begin The input
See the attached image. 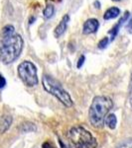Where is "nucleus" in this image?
I'll return each mask as SVG.
<instances>
[{"label": "nucleus", "instance_id": "obj_1", "mask_svg": "<svg viewBox=\"0 0 132 148\" xmlns=\"http://www.w3.org/2000/svg\"><path fill=\"white\" fill-rule=\"evenodd\" d=\"M23 45L22 37L15 32V28L12 25H6L0 36V60L4 64L15 61L22 52Z\"/></svg>", "mask_w": 132, "mask_h": 148}, {"label": "nucleus", "instance_id": "obj_2", "mask_svg": "<svg viewBox=\"0 0 132 148\" xmlns=\"http://www.w3.org/2000/svg\"><path fill=\"white\" fill-rule=\"evenodd\" d=\"M112 107L113 102L109 97L97 96L93 98L88 110V120L90 125L97 130L104 127V120Z\"/></svg>", "mask_w": 132, "mask_h": 148}, {"label": "nucleus", "instance_id": "obj_3", "mask_svg": "<svg viewBox=\"0 0 132 148\" xmlns=\"http://www.w3.org/2000/svg\"><path fill=\"white\" fill-rule=\"evenodd\" d=\"M42 85L45 91L57 98L65 107L67 108L73 107L74 103L69 94L64 89L62 84L57 79H55L54 77L48 75V74H45L42 77Z\"/></svg>", "mask_w": 132, "mask_h": 148}, {"label": "nucleus", "instance_id": "obj_4", "mask_svg": "<svg viewBox=\"0 0 132 148\" xmlns=\"http://www.w3.org/2000/svg\"><path fill=\"white\" fill-rule=\"evenodd\" d=\"M68 137L76 148H97V141L88 130L81 125L73 126L68 131Z\"/></svg>", "mask_w": 132, "mask_h": 148}, {"label": "nucleus", "instance_id": "obj_5", "mask_svg": "<svg viewBox=\"0 0 132 148\" xmlns=\"http://www.w3.org/2000/svg\"><path fill=\"white\" fill-rule=\"evenodd\" d=\"M18 75L27 87H35L38 84V73L35 64L25 60L18 65Z\"/></svg>", "mask_w": 132, "mask_h": 148}, {"label": "nucleus", "instance_id": "obj_6", "mask_svg": "<svg viewBox=\"0 0 132 148\" xmlns=\"http://www.w3.org/2000/svg\"><path fill=\"white\" fill-rule=\"evenodd\" d=\"M98 27H99V22L94 18L88 19L83 24V34L85 35H90L92 33H95L97 31Z\"/></svg>", "mask_w": 132, "mask_h": 148}, {"label": "nucleus", "instance_id": "obj_7", "mask_svg": "<svg viewBox=\"0 0 132 148\" xmlns=\"http://www.w3.org/2000/svg\"><path fill=\"white\" fill-rule=\"evenodd\" d=\"M69 21V15H65L63 19L61 20V22L58 24V26L55 28L54 30V36L56 38H59L61 37L62 35L66 32L67 30V27H68V23Z\"/></svg>", "mask_w": 132, "mask_h": 148}, {"label": "nucleus", "instance_id": "obj_8", "mask_svg": "<svg viewBox=\"0 0 132 148\" xmlns=\"http://www.w3.org/2000/svg\"><path fill=\"white\" fill-rule=\"evenodd\" d=\"M12 116L10 114H4L0 119V133H4L10 128L12 125Z\"/></svg>", "mask_w": 132, "mask_h": 148}, {"label": "nucleus", "instance_id": "obj_9", "mask_svg": "<svg viewBox=\"0 0 132 148\" xmlns=\"http://www.w3.org/2000/svg\"><path fill=\"white\" fill-rule=\"evenodd\" d=\"M129 17V12H126L125 14H124V16L122 17L120 20L117 22V24L116 25L114 26L113 28L111 29V30L109 31L108 32V34L110 35V39H111V40H114V38L116 37V35L118 34V31H119V29H120V27H121V25H122V23L123 22H125V21L127 20V18Z\"/></svg>", "mask_w": 132, "mask_h": 148}, {"label": "nucleus", "instance_id": "obj_10", "mask_svg": "<svg viewBox=\"0 0 132 148\" xmlns=\"http://www.w3.org/2000/svg\"><path fill=\"white\" fill-rule=\"evenodd\" d=\"M119 14H120L119 8H117V7H111V8L107 9V10L105 11V13L104 15V20H111V19L116 18Z\"/></svg>", "mask_w": 132, "mask_h": 148}, {"label": "nucleus", "instance_id": "obj_11", "mask_svg": "<svg viewBox=\"0 0 132 148\" xmlns=\"http://www.w3.org/2000/svg\"><path fill=\"white\" fill-rule=\"evenodd\" d=\"M104 125L108 126L110 130H115L117 125V119L114 114H108L104 120Z\"/></svg>", "mask_w": 132, "mask_h": 148}, {"label": "nucleus", "instance_id": "obj_12", "mask_svg": "<svg viewBox=\"0 0 132 148\" xmlns=\"http://www.w3.org/2000/svg\"><path fill=\"white\" fill-rule=\"evenodd\" d=\"M20 130L24 133L33 132V131L37 130V126L35 125L34 123H31V121H26V123H22V125H21Z\"/></svg>", "mask_w": 132, "mask_h": 148}, {"label": "nucleus", "instance_id": "obj_13", "mask_svg": "<svg viewBox=\"0 0 132 148\" xmlns=\"http://www.w3.org/2000/svg\"><path fill=\"white\" fill-rule=\"evenodd\" d=\"M54 11H55V8L53 5H47L45 7L44 11H43V15H44L45 19H50L53 16L54 14Z\"/></svg>", "mask_w": 132, "mask_h": 148}, {"label": "nucleus", "instance_id": "obj_14", "mask_svg": "<svg viewBox=\"0 0 132 148\" xmlns=\"http://www.w3.org/2000/svg\"><path fill=\"white\" fill-rule=\"evenodd\" d=\"M115 148H132V138H127V139L122 140L115 146Z\"/></svg>", "mask_w": 132, "mask_h": 148}, {"label": "nucleus", "instance_id": "obj_15", "mask_svg": "<svg viewBox=\"0 0 132 148\" xmlns=\"http://www.w3.org/2000/svg\"><path fill=\"white\" fill-rule=\"evenodd\" d=\"M108 44H109V39L107 37H105L104 38L101 40H100L99 42H98V45H97V47H98V49H105L107 46H108Z\"/></svg>", "mask_w": 132, "mask_h": 148}, {"label": "nucleus", "instance_id": "obj_16", "mask_svg": "<svg viewBox=\"0 0 132 148\" xmlns=\"http://www.w3.org/2000/svg\"><path fill=\"white\" fill-rule=\"evenodd\" d=\"M128 100H129V105H130L132 109V73L130 77V84H129V94H128Z\"/></svg>", "mask_w": 132, "mask_h": 148}, {"label": "nucleus", "instance_id": "obj_17", "mask_svg": "<svg viewBox=\"0 0 132 148\" xmlns=\"http://www.w3.org/2000/svg\"><path fill=\"white\" fill-rule=\"evenodd\" d=\"M85 56H81V57L79 58L78 63H76V67H78V68H81V66H83V64L85 63Z\"/></svg>", "mask_w": 132, "mask_h": 148}, {"label": "nucleus", "instance_id": "obj_18", "mask_svg": "<svg viewBox=\"0 0 132 148\" xmlns=\"http://www.w3.org/2000/svg\"><path fill=\"white\" fill-rule=\"evenodd\" d=\"M42 148H57L54 144H52L50 141H46L42 144Z\"/></svg>", "mask_w": 132, "mask_h": 148}, {"label": "nucleus", "instance_id": "obj_19", "mask_svg": "<svg viewBox=\"0 0 132 148\" xmlns=\"http://www.w3.org/2000/svg\"><path fill=\"white\" fill-rule=\"evenodd\" d=\"M6 85V80H5V78L3 77V76L0 74V89L1 88H3L4 86Z\"/></svg>", "mask_w": 132, "mask_h": 148}, {"label": "nucleus", "instance_id": "obj_20", "mask_svg": "<svg viewBox=\"0 0 132 148\" xmlns=\"http://www.w3.org/2000/svg\"><path fill=\"white\" fill-rule=\"evenodd\" d=\"M128 31L130 34H132V20L130 21V23H129V25H128Z\"/></svg>", "mask_w": 132, "mask_h": 148}, {"label": "nucleus", "instance_id": "obj_21", "mask_svg": "<svg viewBox=\"0 0 132 148\" xmlns=\"http://www.w3.org/2000/svg\"><path fill=\"white\" fill-rule=\"evenodd\" d=\"M94 5H95V8H100V4H99V2L98 1H95L94 2Z\"/></svg>", "mask_w": 132, "mask_h": 148}, {"label": "nucleus", "instance_id": "obj_22", "mask_svg": "<svg viewBox=\"0 0 132 148\" xmlns=\"http://www.w3.org/2000/svg\"><path fill=\"white\" fill-rule=\"evenodd\" d=\"M112 1H117V2H118V1H121V0H112Z\"/></svg>", "mask_w": 132, "mask_h": 148}]
</instances>
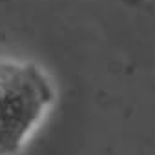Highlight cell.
Returning <instances> with one entry per match:
<instances>
[{"instance_id":"obj_1","label":"cell","mask_w":155,"mask_h":155,"mask_svg":"<svg viewBox=\"0 0 155 155\" xmlns=\"http://www.w3.org/2000/svg\"><path fill=\"white\" fill-rule=\"evenodd\" d=\"M53 102L55 88L40 66L0 58V155H17Z\"/></svg>"}]
</instances>
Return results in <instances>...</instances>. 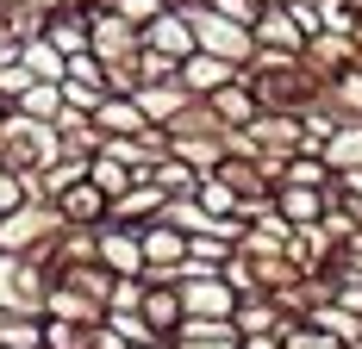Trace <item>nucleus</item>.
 Returning a JSON list of instances; mask_svg holds the SVG:
<instances>
[{
  "label": "nucleus",
  "mask_w": 362,
  "mask_h": 349,
  "mask_svg": "<svg viewBox=\"0 0 362 349\" xmlns=\"http://www.w3.org/2000/svg\"><path fill=\"white\" fill-rule=\"evenodd\" d=\"M50 349H88V337H81V331H63V324H57V331H50Z\"/></svg>",
  "instance_id": "obj_12"
},
{
  "label": "nucleus",
  "mask_w": 362,
  "mask_h": 349,
  "mask_svg": "<svg viewBox=\"0 0 362 349\" xmlns=\"http://www.w3.org/2000/svg\"><path fill=\"white\" fill-rule=\"evenodd\" d=\"M69 75H75V81H88V88H94V75H100V69H94V57H75V63H69Z\"/></svg>",
  "instance_id": "obj_13"
},
{
  "label": "nucleus",
  "mask_w": 362,
  "mask_h": 349,
  "mask_svg": "<svg viewBox=\"0 0 362 349\" xmlns=\"http://www.w3.org/2000/svg\"><path fill=\"white\" fill-rule=\"evenodd\" d=\"M281 337H288V349H350L344 337H331V331L306 324V318H288V324H281Z\"/></svg>",
  "instance_id": "obj_6"
},
{
  "label": "nucleus",
  "mask_w": 362,
  "mask_h": 349,
  "mask_svg": "<svg viewBox=\"0 0 362 349\" xmlns=\"http://www.w3.org/2000/svg\"><path fill=\"white\" fill-rule=\"evenodd\" d=\"M94 125H100V131H119V138H144L150 112H144V106H132V100H100V106H94Z\"/></svg>",
  "instance_id": "obj_5"
},
{
  "label": "nucleus",
  "mask_w": 362,
  "mask_h": 349,
  "mask_svg": "<svg viewBox=\"0 0 362 349\" xmlns=\"http://www.w3.org/2000/svg\"><path fill=\"white\" fill-rule=\"evenodd\" d=\"M100 256H107V262H119V268L132 275V268L144 262V237H107V244H100Z\"/></svg>",
  "instance_id": "obj_8"
},
{
  "label": "nucleus",
  "mask_w": 362,
  "mask_h": 349,
  "mask_svg": "<svg viewBox=\"0 0 362 349\" xmlns=\"http://www.w3.org/2000/svg\"><path fill=\"white\" fill-rule=\"evenodd\" d=\"M244 75V63H225V57H213V50H194L187 63H181V88L187 94H200V100H213L225 81H238Z\"/></svg>",
  "instance_id": "obj_1"
},
{
  "label": "nucleus",
  "mask_w": 362,
  "mask_h": 349,
  "mask_svg": "<svg viewBox=\"0 0 362 349\" xmlns=\"http://www.w3.org/2000/svg\"><path fill=\"white\" fill-rule=\"evenodd\" d=\"M25 206V187H19V174H0V212H19Z\"/></svg>",
  "instance_id": "obj_10"
},
{
  "label": "nucleus",
  "mask_w": 362,
  "mask_h": 349,
  "mask_svg": "<svg viewBox=\"0 0 362 349\" xmlns=\"http://www.w3.org/2000/svg\"><path fill=\"white\" fill-rule=\"evenodd\" d=\"M19 100L32 106V112H50V106H57V88H37L32 81V94H19Z\"/></svg>",
  "instance_id": "obj_11"
},
{
  "label": "nucleus",
  "mask_w": 362,
  "mask_h": 349,
  "mask_svg": "<svg viewBox=\"0 0 362 349\" xmlns=\"http://www.w3.org/2000/svg\"><path fill=\"white\" fill-rule=\"evenodd\" d=\"M94 187H107L112 200H119V194L138 187V181H132V169H125V156H112V162H94Z\"/></svg>",
  "instance_id": "obj_7"
},
{
  "label": "nucleus",
  "mask_w": 362,
  "mask_h": 349,
  "mask_svg": "<svg viewBox=\"0 0 362 349\" xmlns=\"http://www.w3.org/2000/svg\"><path fill=\"white\" fill-rule=\"evenodd\" d=\"M256 44H275V50H306V44H313V37L300 32V19H293V6H262V13H256Z\"/></svg>",
  "instance_id": "obj_2"
},
{
  "label": "nucleus",
  "mask_w": 362,
  "mask_h": 349,
  "mask_svg": "<svg viewBox=\"0 0 362 349\" xmlns=\"http://www.w3.org/2000/svg\"><path fill=\"white\" fill-rule=\"evenodd\" d=\"M138 237H144V262H169V268H181V262H187V244H194V237H181L175 225H163V218L144 225Z\"/></svg>",
  "instance_id": "obj_4"
},
{
  "label": "nucleus",
  "mask_w": 362,
  "mask_h": 349,
  "mask_svg": "<svg viewBox=\"0 0 362 349\" xmlns=\"http://www.w3.org/2000/svg\"><path fill=\"white\" fill-rule=\"evenodd\" d=\"M262 6H288V0H262Z\"/></svg>",
  "instance_id": "obj_14"
},
{
  "label": "nucleus",
  "mask_w": 362,
  "mask_h": 349,
  "mask_svg": "<svg viewBox=\"0 0 362 349\" xmlns=\"http://www.w3.org/2000/svg\"><path fill=\"white\" fill-rule=\"evenodd\" d=\"M50 37H57V50H69V57H81V19H50Z\"/></svg>",
  "instance_id": "obj_9"
},
{
  "label": "nucleus",
  "mask_w": 362,
  "mask_h": 349,
  "mask_svg": "<svg viewBox=\"0 0 362 349\" xmlns=\"http://www.w3.org/2000/svg\"><path fill=\"white\" fill-rule=\"evenodd\" d=\"M319 6H325V0H319Z\"/></svg>",
  "instance_id": "obj_15"
},
{
  "label": "nucleus",
  "mask_w": 362,
  "mask_h": 349,
  "mask_svg": "<svg viewBox=\"0 0 362 349\" xmlns=\"http://www.w3.org/2000/svg\"><path fill=\"white\" fill-rule=\"evenodd\" d=\"M150 181H156V187H163V194H169V200H194V194H200V181H206V174L194 169V162H187V156H175V150H169V162H156V169H150Z\"/></svg>",
  "instance_id": "obj_3"
}]
</instances>
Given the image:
end The input
→ Stated problem: Count the lines in the items above that contain the string "Returning", with uppercase and lowercase treated as different. Give only the number.

→ Worked solution: 2